Author + information
- Received April 17, 2017
- Revision received November 27, 2017
- Accepted November 28, 2017
- Published online February 2, 2018.
- Rajeev K. Pathak, MBBS, PhDa,
- Joe Fahed, MDa,
- Pasquale Santangeli, MD, PhDa,
- Matthew C. Hyman, MD, PhDa,
- Jackson J. Liang, DOa,
- Maciej Kubala, MDa,
- Tatsuya Hayashi, MDa,
- Daniele Muser, MDa,
- Manina Pathak, MBBS, MPHb,
- Arshneel Kochar, MDa,
- Simon A. Castro, MDa,
- Fermin C. Garcia, MDa,
- David S. Frankel, MDa,
- Gregory E. Supple, MDa,
- Robert D. Schaller, DOa,
- David Lin, MDa,
- Michael P. Riley, MDa,
- Rajat Deo, MDa,
- Andrew E. Epstein, MDa,
- Erica S. Zado, PA-Ca,
- Sanjay Dixit, MDa,
- David J. Callans, MDa and
- Francis E. Marchlinski, MDa,∗ ()
- aCardiovascular Division, Electrophysiology Section, Hospital of the University of Pennsylvania, Philadelphia, Pennsylvania
- bCardiovascular Division, University of Adelaide, Adelaide, Australia
- ↵∗Address for correspondence:
Dr. Francis E. Marchlinski, Hospital of the University of Pennsylvania, 9 Founders Pavilion – Cardiology, 3400 Spruce Street, Philadelphia, Pennsylvania 19104.
Objectives This study reports the long-term outcome of patients with bundle branch re-entrant tachycardia (BBRT) who underwent catheter ablation for ventricular tachycardia (VT).
Background BBRT is an uncommon mechanism of VT. Data on long-term outcomes of patients with BBRT treated with catheter ablation are insufficient.
Methods Between 2005 and 2016, 32 patients had a sustained VT due to a bundle branch re-entrant mechanism. Diagnosis of BBRT was established per standard published criteria.

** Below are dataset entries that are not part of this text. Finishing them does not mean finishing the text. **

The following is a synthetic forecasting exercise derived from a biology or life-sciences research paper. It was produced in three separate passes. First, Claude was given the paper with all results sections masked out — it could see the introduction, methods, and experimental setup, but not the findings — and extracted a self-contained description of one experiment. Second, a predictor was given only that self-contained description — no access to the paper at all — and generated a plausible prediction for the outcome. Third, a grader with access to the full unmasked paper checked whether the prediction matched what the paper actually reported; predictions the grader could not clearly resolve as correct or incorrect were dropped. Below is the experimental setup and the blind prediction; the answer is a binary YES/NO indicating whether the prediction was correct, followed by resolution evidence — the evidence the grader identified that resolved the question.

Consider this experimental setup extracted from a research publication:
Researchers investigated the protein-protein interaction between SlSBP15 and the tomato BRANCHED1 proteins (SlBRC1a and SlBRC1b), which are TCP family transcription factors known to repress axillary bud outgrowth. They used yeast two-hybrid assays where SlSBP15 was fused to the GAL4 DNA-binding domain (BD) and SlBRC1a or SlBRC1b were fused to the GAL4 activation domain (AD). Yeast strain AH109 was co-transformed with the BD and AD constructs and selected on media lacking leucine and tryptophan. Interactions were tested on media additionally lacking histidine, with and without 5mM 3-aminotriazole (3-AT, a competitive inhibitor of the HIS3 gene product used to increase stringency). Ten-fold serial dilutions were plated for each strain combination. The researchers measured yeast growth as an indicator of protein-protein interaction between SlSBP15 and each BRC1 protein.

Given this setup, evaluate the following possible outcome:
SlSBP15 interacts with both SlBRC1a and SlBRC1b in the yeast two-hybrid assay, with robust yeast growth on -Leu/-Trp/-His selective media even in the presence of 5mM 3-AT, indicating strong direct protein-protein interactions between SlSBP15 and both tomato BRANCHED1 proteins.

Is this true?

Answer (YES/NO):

Results The mode of presentation was syncope in 17 patients (53%) and palpitations in 15 (47%). BBRT was inducible in all subjects, and successful ablation of the right bundle branch in 19 patients (59%) or the left bundle branch in 13 patients (41%) was performed. During follow-up of 95 ± 36 months, 6 patients (19%) died, 3 of progressive heart failure and 3 of noncardiac causes. Recurrent VT due to BBRT did not occur in any patient. At baseline, 25 patients (78%) had a prolonged HV interval (>55 ms) and 7 (22%) had a normal HV interval (≤55 ms). In patients with a normal HV interval, there was only 1 death (due to malignancy), and no one developed heart block during 90 ± 36 months of follow-up. Ten patients (31%) had normal left ventricular (LV) function (LV ejection fraction ≥50%), and 22 (69%) had depressed LV function (LV ejection fraction <50%). No deaths were recorded in patients with normal LV function (5 with no implantable cardioverter-defibrillator) compared with 6 deaths among patients with depressed LV function (n = 22; p = 0.07).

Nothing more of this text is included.